Non c’è una risposta precisa a questa domanda così personale. Esistono categorie narrative dentro le quali cercare o, attraverso le quali, mettere a fuoco il soggetto della nostra narrazione.
Il livello di interesse che la nostra storia può suscitare è chiaramente legato alla nostra capacità di narrare fotograficamente, ma anche al soggetto scelto, soprattutto in rapporto con il potenziale pubblico a cui ci riferiamo, e naturalmente all’approccio e al tono di voce scelto per raccontare.

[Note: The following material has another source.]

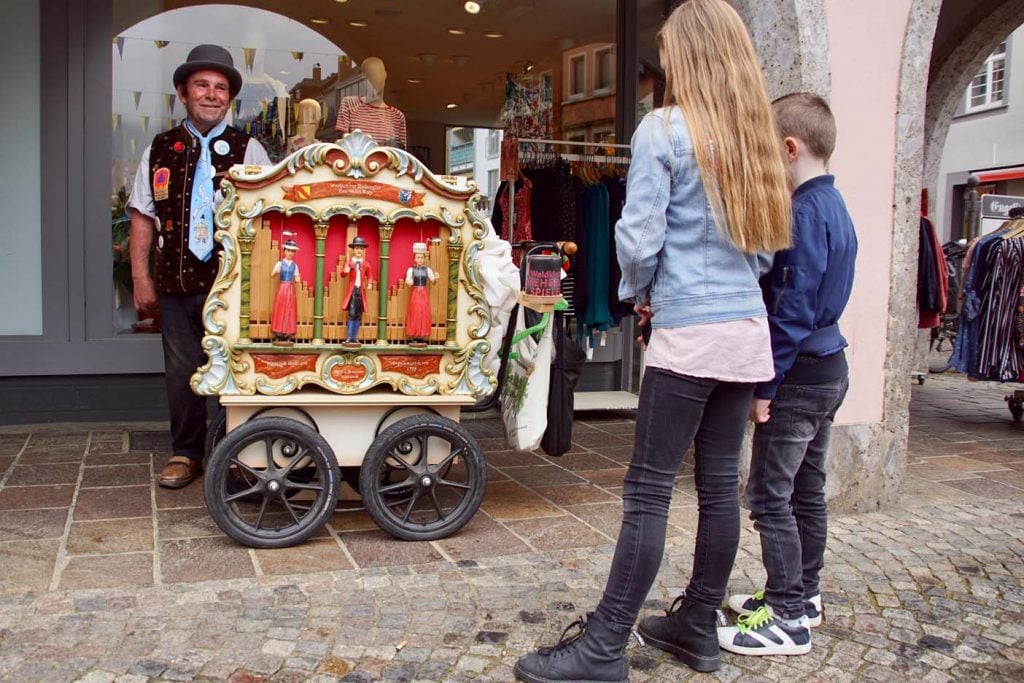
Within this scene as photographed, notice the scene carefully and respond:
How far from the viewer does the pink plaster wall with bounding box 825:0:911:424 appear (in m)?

Ad esempio, se scegliamo di raccontare i negozi di un particolare quartiere, al di là della nostra obiettiva capacità di rendere i soggetti interessanti dal punto di vista fotografico, il soggetto risulterà molto più interessante e gradito alla comunità che ruota attorno al quartiere e se vogliamo invece allargare il nostro pubblico, dobbiamo fare in modo che o l’approccio o il linguaggio utilizzato sappiano interessare anche altri soggetti, che magari non vivono la quotidianità del quartiere – ad esempio, provare a centrare il racconto sul contrasto moderno vs. tradizionale o esaltare la caratteristica di mestieri in estinzione.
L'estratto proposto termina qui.